Collected data entries
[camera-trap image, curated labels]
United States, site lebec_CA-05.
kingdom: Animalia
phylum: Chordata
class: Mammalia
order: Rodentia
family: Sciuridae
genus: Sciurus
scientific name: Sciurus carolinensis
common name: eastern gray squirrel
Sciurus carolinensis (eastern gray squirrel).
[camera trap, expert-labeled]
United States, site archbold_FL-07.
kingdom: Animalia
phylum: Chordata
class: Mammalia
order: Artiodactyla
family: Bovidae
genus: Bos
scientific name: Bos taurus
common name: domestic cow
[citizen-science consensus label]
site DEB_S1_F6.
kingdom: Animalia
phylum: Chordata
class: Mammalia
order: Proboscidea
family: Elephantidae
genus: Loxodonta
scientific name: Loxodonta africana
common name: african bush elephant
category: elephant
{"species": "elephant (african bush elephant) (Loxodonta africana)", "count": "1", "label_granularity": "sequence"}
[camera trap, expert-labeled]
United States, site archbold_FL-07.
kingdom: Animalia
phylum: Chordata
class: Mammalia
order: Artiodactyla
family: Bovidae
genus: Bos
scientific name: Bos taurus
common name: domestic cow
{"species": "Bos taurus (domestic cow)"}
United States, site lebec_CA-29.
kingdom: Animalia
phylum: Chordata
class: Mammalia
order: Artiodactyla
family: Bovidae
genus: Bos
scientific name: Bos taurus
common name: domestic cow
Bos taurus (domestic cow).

- Directions: Restate every record above, exactly, in full.

- Exercise result:
[camera-trap image, curated labels]
United States, site lebec_CA-05.
kingdom: Animalia
phylum: Chordata
class: Mammalia
order: Rodentia
family: Sciuridae
genus: Sciurus
scientific name: Sciurus carolinensis
common name: eastern gray squirrel
Sciurus carolinensis (eastern gray squirrel).
[camera trap, expert-labeled]
United States, site archbold_FL-07.
kingdom: Animalia
phylum: Chordata
class: Mammalia
order: Artiodactyla
family: Bovidae
genus: Bos
scientific name: Bos taurus
common name: domestic cow
[citizen-science consensus label]
site DEB_S1_F6.
kingdom: Animalia
phylum: Chordata
class: Mammalia
order: Proboscidea
family: Elephantidae
genus: Loxodonta
scientific name: Loxodonta africana
common name: african bush elephant
category: elephant
{"species": "elephant (african bush elephant) (Loxodonta africana)", "count": "1", "label_granularity": "sequence"}
[camera trap, expert-labeled]
United States, site archbold_FL-07.
kingdom: Animalia
phylum: Chordata
class: Mammalia
order: Artiodactyla
family: Bovidae
genus: Bos
scientific name: Bos taurus
common name: domestic cow
{"species": "Bos taurus (domestic cow)"}
United States, site lebec_CA-29.
kingdom: Animalia
phylum: Chordata
class: Mammalia
order: Artiodactyla
family: Bovidae
genus: Bos
scientific name: Bos taurus
common name: domestic cow
Bos taurus (domestic cow).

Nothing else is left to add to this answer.